Avec Anaïs, ma collègue, et Armelle, ma cheffe, nous croyions nous ennuyer pour toujours car le seul véritable fauteur de troubles du coin venait de se suicider, avec une corde. Nous patrouillions donc pour la forme.

Remontant la nationale, frappant avec rage nos mains, notre poitrine, nos genoux raides, tentant même d’atteindre nos os par des coups répétés pour les réchauffer, nous arrivions à hauteur du sous-bois où nous avions trouvé le corps, la semaine précédente, quand nous fûmes bloquées par un attroupement.

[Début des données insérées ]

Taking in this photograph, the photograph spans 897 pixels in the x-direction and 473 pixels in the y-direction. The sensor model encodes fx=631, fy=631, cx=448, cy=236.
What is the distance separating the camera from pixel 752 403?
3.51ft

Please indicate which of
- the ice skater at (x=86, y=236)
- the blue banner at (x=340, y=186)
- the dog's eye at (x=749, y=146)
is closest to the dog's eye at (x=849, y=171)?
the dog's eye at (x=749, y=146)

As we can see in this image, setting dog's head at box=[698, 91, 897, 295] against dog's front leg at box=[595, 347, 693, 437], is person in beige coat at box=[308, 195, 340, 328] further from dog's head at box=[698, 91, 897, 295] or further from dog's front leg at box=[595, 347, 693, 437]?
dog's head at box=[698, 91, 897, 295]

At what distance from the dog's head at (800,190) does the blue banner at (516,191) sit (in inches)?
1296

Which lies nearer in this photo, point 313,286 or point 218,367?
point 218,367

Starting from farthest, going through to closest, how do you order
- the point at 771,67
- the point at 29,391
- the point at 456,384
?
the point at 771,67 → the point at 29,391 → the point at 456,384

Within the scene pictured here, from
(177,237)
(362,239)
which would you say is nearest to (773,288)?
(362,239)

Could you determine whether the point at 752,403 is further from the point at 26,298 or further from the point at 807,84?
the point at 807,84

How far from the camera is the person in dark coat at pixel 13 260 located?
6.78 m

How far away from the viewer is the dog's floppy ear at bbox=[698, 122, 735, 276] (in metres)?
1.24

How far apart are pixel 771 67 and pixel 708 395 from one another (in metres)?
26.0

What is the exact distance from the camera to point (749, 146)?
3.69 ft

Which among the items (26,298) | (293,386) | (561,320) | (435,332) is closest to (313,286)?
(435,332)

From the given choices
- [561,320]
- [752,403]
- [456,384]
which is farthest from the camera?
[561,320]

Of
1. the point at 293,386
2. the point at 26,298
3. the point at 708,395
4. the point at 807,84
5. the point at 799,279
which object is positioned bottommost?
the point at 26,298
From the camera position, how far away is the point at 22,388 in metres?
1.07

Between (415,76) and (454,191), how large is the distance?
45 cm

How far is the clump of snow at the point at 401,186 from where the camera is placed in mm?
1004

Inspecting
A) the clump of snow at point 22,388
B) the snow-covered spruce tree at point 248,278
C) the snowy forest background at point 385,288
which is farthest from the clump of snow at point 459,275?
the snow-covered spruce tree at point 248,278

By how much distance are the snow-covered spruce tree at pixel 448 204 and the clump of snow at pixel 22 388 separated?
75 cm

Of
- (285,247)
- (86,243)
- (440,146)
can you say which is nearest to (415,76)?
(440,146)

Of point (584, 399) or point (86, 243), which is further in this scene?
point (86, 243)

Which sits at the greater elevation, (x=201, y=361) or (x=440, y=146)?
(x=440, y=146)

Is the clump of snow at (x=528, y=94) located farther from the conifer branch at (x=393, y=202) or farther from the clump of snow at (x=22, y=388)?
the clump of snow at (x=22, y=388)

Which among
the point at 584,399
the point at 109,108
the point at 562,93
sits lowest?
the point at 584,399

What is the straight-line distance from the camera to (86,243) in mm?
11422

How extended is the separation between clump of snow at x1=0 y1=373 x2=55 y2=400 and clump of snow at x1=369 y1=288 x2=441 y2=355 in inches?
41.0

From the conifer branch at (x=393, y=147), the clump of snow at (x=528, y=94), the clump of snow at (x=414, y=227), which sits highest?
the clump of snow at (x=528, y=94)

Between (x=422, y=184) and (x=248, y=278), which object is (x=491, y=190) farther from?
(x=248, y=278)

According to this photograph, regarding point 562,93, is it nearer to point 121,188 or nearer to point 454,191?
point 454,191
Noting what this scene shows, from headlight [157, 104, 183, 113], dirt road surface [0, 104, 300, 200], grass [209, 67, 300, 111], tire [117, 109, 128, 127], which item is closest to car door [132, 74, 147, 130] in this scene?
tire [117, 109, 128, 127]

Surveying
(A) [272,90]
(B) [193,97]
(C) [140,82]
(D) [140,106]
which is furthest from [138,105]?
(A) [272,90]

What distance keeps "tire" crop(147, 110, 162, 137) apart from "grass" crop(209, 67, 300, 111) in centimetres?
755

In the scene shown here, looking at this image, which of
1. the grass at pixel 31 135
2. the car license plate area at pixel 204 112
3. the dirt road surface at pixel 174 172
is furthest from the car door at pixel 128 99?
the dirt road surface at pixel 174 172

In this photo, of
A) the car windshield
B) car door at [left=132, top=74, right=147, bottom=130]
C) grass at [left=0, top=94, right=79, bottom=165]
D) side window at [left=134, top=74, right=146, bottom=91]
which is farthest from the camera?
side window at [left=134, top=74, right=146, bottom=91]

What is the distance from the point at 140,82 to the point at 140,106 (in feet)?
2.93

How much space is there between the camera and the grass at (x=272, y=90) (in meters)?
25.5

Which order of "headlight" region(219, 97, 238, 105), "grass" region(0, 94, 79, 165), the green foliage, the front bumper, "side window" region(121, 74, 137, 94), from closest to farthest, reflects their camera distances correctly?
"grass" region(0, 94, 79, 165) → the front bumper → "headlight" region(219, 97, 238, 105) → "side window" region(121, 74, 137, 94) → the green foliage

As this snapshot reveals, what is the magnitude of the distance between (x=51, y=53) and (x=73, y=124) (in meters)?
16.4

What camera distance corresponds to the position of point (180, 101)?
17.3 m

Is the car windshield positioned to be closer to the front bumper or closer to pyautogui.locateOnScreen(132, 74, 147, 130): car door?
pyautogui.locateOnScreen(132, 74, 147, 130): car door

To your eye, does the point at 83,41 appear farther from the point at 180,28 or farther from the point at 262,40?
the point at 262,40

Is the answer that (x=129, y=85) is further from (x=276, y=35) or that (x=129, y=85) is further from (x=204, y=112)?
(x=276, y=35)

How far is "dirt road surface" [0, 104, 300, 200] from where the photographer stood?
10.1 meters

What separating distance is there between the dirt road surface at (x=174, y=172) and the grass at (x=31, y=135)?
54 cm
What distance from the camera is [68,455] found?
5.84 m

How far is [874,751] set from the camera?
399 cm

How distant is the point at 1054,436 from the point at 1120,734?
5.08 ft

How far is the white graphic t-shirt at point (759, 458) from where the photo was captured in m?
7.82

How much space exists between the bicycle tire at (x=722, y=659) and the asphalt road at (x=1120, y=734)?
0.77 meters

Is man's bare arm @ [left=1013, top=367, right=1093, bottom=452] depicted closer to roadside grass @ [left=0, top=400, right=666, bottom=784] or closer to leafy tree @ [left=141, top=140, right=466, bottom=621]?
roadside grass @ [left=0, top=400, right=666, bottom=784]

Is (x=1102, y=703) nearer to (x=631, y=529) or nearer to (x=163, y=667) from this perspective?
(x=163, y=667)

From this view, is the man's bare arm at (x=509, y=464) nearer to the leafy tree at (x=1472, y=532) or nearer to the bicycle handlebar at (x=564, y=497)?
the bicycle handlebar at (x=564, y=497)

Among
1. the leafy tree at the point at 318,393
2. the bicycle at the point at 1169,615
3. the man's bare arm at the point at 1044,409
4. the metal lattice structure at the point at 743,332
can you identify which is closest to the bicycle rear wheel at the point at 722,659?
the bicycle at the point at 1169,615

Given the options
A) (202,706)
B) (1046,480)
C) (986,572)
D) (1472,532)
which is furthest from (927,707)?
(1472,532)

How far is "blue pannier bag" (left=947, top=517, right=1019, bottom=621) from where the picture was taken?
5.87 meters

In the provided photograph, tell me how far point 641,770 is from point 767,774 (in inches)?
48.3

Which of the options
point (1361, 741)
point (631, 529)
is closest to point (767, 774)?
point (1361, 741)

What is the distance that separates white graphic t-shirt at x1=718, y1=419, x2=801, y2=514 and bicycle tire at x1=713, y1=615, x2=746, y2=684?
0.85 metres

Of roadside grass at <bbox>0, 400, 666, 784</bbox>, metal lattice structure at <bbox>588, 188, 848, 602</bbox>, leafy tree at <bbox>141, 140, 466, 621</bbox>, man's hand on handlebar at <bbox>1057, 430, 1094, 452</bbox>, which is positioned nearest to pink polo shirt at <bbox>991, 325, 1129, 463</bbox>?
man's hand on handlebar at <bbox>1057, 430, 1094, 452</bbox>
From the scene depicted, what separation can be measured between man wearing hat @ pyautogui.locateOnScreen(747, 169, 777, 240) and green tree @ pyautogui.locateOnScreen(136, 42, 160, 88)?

« - Qu’est-ce qu’y s’passe ? lança Anaïs d’un ton blasé, en pensant au mojito qu’elle avalerait au prochain carrefour. Elle fait peur au gens car la moitié de son visage est paralysée, suite à un AVC. Ça se voit bien car elle sourit souvent de l’autre côté. L’uniforme doit jouer aussi. Le groupe recula. M. Carbure, le garagiste aux jambes arquées de la rue Tissot, prit la parole.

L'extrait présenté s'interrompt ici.